**EXERCISE GOAL**:
According to the passage on nonprofit website statistics, by what percentage did online donations to nonprofits increase from March 2016 to March 2017 compared with the previous year?

**TEXT**:
According to a recent report from The Chronicle of Philanthropy, nonprofits saw a 23.9% increase in online donations from March 2016 to March 2017 compared to the same time period the previous year. With online donations typically coming in at a higher average gift amount compared to “traditional” channels like direct-marketing, the continued shift towards online giving can have a major impact on a nonprofit’s annual fundraising efforts. As a result, measuring and optimizing the donor’s experience on your website has never been more important.
I can regularly be heard around the office repeating this quote from Mark Twain’s autobiography:
“There are three kinds of lies: lies, damned lies and statistics.”
I can’t stress this enough: be careful when drawing conclusions and making bold statements about statistics you uncover. Statistics don’t get to mean whatever you want them to based upon who you’re talking to.
To give you an example, years ago a coworker was giving a recap on the month’s web statistics and said, “60% first-time visitors is a GREAT thing. It means we’re growing.” Later in the same meeting, the exact same co-worker used the exact same statistic to so how troubling it was that no one was coming back to the site. Huh? Only one of those statements can be true.
You also need to keep in mind that more doesn’t equal better. It very well could be that a high pageviews per user means your visitors are highly engaged. It also could mean that your site is convoluted and hard to navigate (think about the last time you visited your state’s DMV website 😬).

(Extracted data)
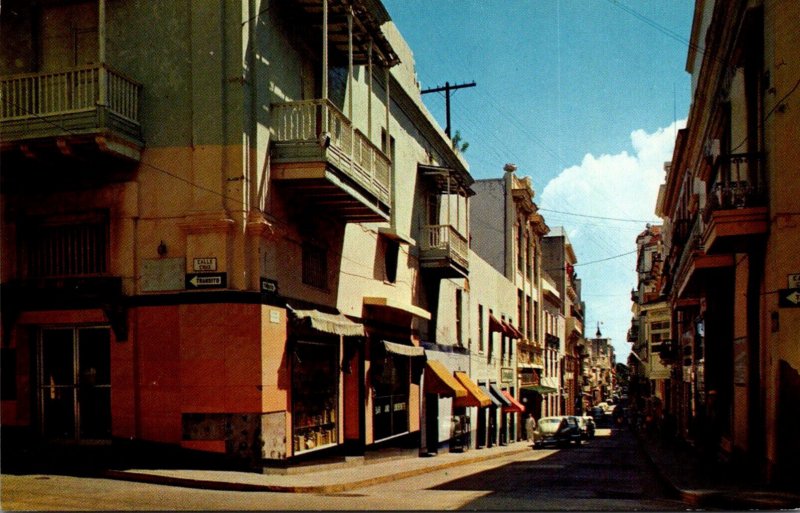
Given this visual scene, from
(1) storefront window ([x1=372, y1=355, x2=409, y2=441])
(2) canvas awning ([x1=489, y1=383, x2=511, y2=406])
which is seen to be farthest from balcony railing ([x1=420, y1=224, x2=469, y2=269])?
(2) canvas awning ([x1=489, y1=383, x2=511, y2=406])

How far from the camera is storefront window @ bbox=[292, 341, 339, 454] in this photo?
16328mm

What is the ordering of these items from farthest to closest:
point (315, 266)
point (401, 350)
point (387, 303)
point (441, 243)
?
1. point (441, 243)
2. point (401, 350)
3. point (387, 303)
4. point (315, 266)

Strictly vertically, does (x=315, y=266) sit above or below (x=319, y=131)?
below

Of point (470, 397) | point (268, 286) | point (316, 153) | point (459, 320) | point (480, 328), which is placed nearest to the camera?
point (268, 286)

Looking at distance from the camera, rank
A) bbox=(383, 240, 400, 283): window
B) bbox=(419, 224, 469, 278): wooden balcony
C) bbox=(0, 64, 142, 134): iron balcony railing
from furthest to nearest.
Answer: bbox=(419, 224, 469, 278): wooden balcony → bbox=(383, 240, 400, 283): window → bbox=(0, 64, 142, 134): iron balcony railing

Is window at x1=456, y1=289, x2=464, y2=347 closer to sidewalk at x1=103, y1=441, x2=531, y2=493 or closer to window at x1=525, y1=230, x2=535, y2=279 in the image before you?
sidewalk at x1=103, y1=441, x2=531, y2=493

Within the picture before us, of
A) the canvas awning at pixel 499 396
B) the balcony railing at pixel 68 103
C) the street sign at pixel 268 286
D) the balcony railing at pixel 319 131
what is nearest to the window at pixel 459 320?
the canvas awning at pixel 499 396

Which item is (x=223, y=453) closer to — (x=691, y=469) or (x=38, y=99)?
(x=38, y=99)

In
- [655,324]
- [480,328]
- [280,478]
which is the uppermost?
[480,328]

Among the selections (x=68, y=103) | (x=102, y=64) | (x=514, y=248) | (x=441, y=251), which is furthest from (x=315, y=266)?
(x=514, y=248)

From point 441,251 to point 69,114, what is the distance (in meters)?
15.1

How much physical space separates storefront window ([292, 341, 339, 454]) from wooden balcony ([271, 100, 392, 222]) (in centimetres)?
309

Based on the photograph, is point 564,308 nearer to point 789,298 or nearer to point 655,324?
point 655,324

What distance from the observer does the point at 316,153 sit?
50.0 ft
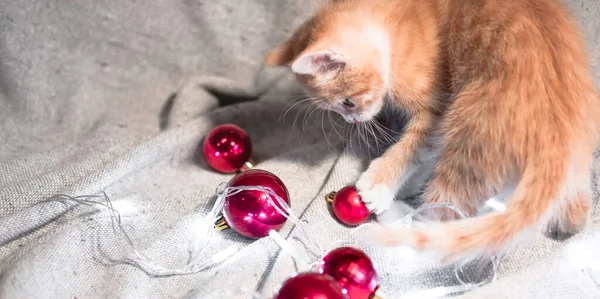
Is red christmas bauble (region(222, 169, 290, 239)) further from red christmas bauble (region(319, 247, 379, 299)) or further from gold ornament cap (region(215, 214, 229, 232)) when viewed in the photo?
red christmas bauble (region(319, 247, 379, 299))

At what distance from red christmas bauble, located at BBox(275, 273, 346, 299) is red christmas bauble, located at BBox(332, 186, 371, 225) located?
0.22 metres

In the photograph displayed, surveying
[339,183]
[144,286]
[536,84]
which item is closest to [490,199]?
[536,84]

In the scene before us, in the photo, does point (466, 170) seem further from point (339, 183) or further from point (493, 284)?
point (339, 183)

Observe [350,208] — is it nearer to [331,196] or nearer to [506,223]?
[331,196]

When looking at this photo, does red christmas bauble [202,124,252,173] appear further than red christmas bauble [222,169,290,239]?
Yes

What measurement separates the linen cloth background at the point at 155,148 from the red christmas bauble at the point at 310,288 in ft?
0.29

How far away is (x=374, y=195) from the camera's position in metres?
0.86

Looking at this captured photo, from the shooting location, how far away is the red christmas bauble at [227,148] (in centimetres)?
99

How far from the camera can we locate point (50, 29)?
1.08m

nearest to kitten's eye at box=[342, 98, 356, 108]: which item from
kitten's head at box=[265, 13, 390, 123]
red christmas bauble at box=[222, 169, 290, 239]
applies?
kitten's head at box=[265, 13, 390, 123]

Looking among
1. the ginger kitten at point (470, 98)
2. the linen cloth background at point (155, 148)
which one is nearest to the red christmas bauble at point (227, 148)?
the linen cloth background at point (155, 148)

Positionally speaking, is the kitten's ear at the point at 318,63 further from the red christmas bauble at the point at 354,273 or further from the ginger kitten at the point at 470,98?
the red christmas bauble at the point at 354,273

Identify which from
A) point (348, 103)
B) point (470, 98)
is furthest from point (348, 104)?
point (470, 98)

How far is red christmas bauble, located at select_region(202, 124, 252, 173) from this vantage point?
38.8 inches
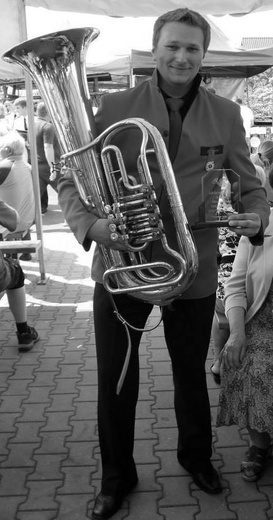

**FINAL ANSWER**:
23.9%